Exercise A: In the essay about John Lennon, how old was the writer when The Beatles first reached the top of the music charts?
= = = =
John Lennon wrote pop songs with Paul McCartney in the 1960s and 70s, and performed them with The Beatles. I was eleven when they first made it to the top of the music charts, and each song they released thereafter became a milestone of my adolescence — in fact, of my entire generation’s.

Still, I didn’t know whether to like them at first. Back in 1963 one was supposed to choose between The Beatles and The Rolling Stones. The Beatles had sweet voices and shining faces; The Stones were bad and ugly. At first the prettiness made me hesitate, but in time it was The Beatles’ ability to cast dreams that won me over (listen to Eleanor Rigby); it was more than just rock and roll.

I liked The Stones too, but it turned out that John Lennon’s loveable cheekiness hid a more complex and thoughtful bad boy than any of The Stones. That’s what I identified with.

One of Lennon's more thoughtful moments led to his statement (left) comparing the popularity of the Beatles with that of Jesus Christ. It was printed in an English newspaper, where it caused barely a ripple. Picked up in the United States, however, it provoked mass burnings of Beatles recordings and a campaign characterizing Lennon as the Antichrist — even Satan himself. Logically, his statement held water; emotionally, it was a time bomb that exploded when he wasn't even looking. My awkward adolescent self identified with this all too easily.

Would you introduce your daughter to this man?
= = = =
Exercise B: Substitute "image" for "photograph" in the records, starting at the beginning of the records and ending at the line that contains "0.59 metres", with everything else unchanged. Give only those lines, and leave the pictures out.
= = = =
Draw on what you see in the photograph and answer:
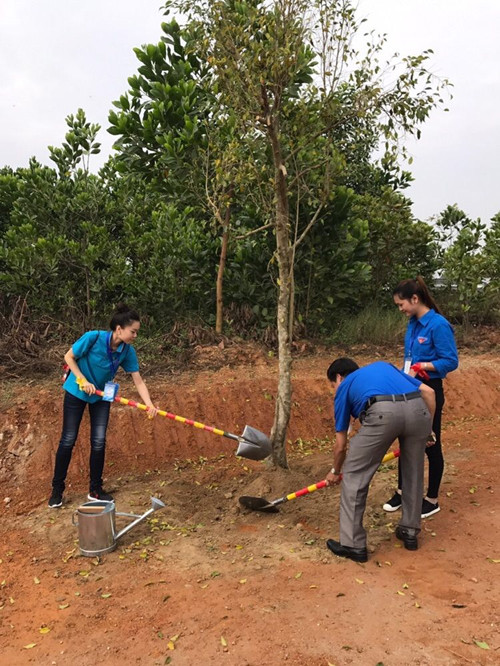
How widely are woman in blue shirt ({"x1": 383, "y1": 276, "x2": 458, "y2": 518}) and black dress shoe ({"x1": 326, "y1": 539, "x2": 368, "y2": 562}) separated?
0.59 metres

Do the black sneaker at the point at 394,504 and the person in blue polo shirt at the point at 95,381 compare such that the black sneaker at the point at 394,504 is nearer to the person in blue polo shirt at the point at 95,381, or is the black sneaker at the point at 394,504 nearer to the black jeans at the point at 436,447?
the black jeans at the point at 436,447

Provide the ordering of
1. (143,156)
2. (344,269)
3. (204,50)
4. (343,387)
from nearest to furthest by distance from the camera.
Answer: (343,387) → (204,50) → (143,156) → (344,269)

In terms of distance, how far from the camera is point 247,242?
826 cm

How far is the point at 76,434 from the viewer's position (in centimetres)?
451

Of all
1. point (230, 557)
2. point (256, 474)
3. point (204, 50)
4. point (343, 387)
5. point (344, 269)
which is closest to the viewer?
point (343, 387)

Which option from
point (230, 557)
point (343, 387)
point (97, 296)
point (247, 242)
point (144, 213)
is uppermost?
point (144, 213)

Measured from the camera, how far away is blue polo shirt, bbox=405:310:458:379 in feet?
12.3

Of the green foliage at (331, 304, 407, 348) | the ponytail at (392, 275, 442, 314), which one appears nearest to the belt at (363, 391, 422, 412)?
the ponytail at (392, 275, 442, 314)

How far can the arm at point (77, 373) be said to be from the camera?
4.21 m

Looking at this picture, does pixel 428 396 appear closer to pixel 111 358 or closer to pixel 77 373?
pixel 111 358

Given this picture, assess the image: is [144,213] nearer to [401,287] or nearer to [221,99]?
[221,99]

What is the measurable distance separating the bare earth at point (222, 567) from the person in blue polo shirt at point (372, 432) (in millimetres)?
271

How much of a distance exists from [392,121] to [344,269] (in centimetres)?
383

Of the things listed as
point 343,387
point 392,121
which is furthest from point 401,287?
point 392,121
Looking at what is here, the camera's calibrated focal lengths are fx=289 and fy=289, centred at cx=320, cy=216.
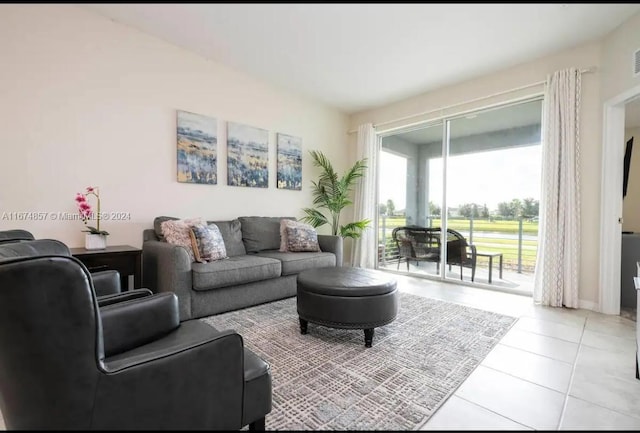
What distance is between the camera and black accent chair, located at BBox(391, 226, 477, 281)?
3891 mm

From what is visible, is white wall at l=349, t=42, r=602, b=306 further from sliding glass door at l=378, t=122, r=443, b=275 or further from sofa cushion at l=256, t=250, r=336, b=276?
sofa cushion at l=256, t=250, r=336, b=276

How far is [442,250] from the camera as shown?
4.03 m

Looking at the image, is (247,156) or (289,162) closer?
(247,156)

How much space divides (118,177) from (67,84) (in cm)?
84

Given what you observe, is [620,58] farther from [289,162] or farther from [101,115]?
[101,115]

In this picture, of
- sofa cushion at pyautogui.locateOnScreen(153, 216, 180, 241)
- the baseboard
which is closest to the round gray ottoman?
sofa cushion at pyautogui.locateOnScreen(153, 216, 180, 241)

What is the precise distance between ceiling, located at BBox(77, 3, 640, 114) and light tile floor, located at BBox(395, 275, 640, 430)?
87.5 inches

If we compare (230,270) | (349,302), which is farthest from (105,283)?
(349,302)

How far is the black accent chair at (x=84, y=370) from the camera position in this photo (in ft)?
2.31

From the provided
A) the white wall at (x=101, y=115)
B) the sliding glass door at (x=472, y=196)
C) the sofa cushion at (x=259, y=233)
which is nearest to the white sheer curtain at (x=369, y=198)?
the sliding glass door at (x=472, y=196)

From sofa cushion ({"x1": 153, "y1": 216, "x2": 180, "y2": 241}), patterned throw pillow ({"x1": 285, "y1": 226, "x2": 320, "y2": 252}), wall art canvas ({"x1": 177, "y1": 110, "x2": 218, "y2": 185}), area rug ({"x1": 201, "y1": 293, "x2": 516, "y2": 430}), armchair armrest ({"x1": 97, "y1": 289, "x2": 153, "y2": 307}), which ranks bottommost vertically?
area rug ({"x1": 201, "y1": 293, "x2": 516, "y2": 430})

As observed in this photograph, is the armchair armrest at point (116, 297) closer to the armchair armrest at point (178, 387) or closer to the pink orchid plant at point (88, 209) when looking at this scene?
the armchair armrest at point (178, 387)

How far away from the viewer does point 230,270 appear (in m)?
2.54

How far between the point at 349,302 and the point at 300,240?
5.32 feet
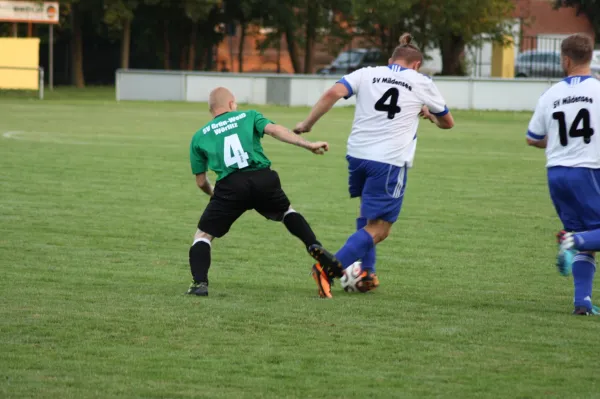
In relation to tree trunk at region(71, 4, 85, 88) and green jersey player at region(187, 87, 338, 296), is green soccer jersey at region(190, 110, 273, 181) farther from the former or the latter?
tree trunk at region(71, 4, 85, 88)

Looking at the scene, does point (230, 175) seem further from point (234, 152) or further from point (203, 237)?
point (203, 237)

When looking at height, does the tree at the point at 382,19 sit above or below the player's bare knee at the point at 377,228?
above

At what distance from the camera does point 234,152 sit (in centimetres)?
778

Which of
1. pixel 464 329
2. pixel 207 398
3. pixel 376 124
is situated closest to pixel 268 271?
pixel 376 124

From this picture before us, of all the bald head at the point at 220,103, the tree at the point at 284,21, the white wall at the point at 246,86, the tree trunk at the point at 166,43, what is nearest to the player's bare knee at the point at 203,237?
the bald head at the point at 220,103

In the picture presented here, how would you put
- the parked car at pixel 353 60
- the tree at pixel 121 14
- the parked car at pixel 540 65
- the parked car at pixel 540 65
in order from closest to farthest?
the tree at pixel 121 14, the parked car at pixel 540 65, the parked car at pixel 540 65, the parked car at pixel 353 60

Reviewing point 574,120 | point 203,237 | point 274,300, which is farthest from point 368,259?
point 574,120

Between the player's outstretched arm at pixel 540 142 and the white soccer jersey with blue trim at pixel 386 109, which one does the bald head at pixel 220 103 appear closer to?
the white soccer jersey with blue trim at pixel 386 109

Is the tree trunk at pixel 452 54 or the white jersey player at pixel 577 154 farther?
the tree trunk at pixel 452 54

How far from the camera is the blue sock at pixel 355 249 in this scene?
7.99 metres

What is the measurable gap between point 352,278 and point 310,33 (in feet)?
152

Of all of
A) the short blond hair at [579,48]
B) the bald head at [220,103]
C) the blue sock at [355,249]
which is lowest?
the blue sock at [355,249]

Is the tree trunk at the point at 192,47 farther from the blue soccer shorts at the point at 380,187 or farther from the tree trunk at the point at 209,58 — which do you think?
the blue soccer shorts at the point at 380,187

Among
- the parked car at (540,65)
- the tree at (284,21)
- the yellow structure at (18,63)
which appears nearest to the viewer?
the yellow structure at (18,63)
= = = =
Reply A: Eleven.

Reply B:
Draw on what you see in the image and answer:
How widely are woman in blue shirt ({"x1": 383, "y1": 276, "x2": 458, "y2": 518}) and black dress shoe ({"x1": 326, "y1": 539, "x2": 368, "y2": 562}) separated?
0.59 metres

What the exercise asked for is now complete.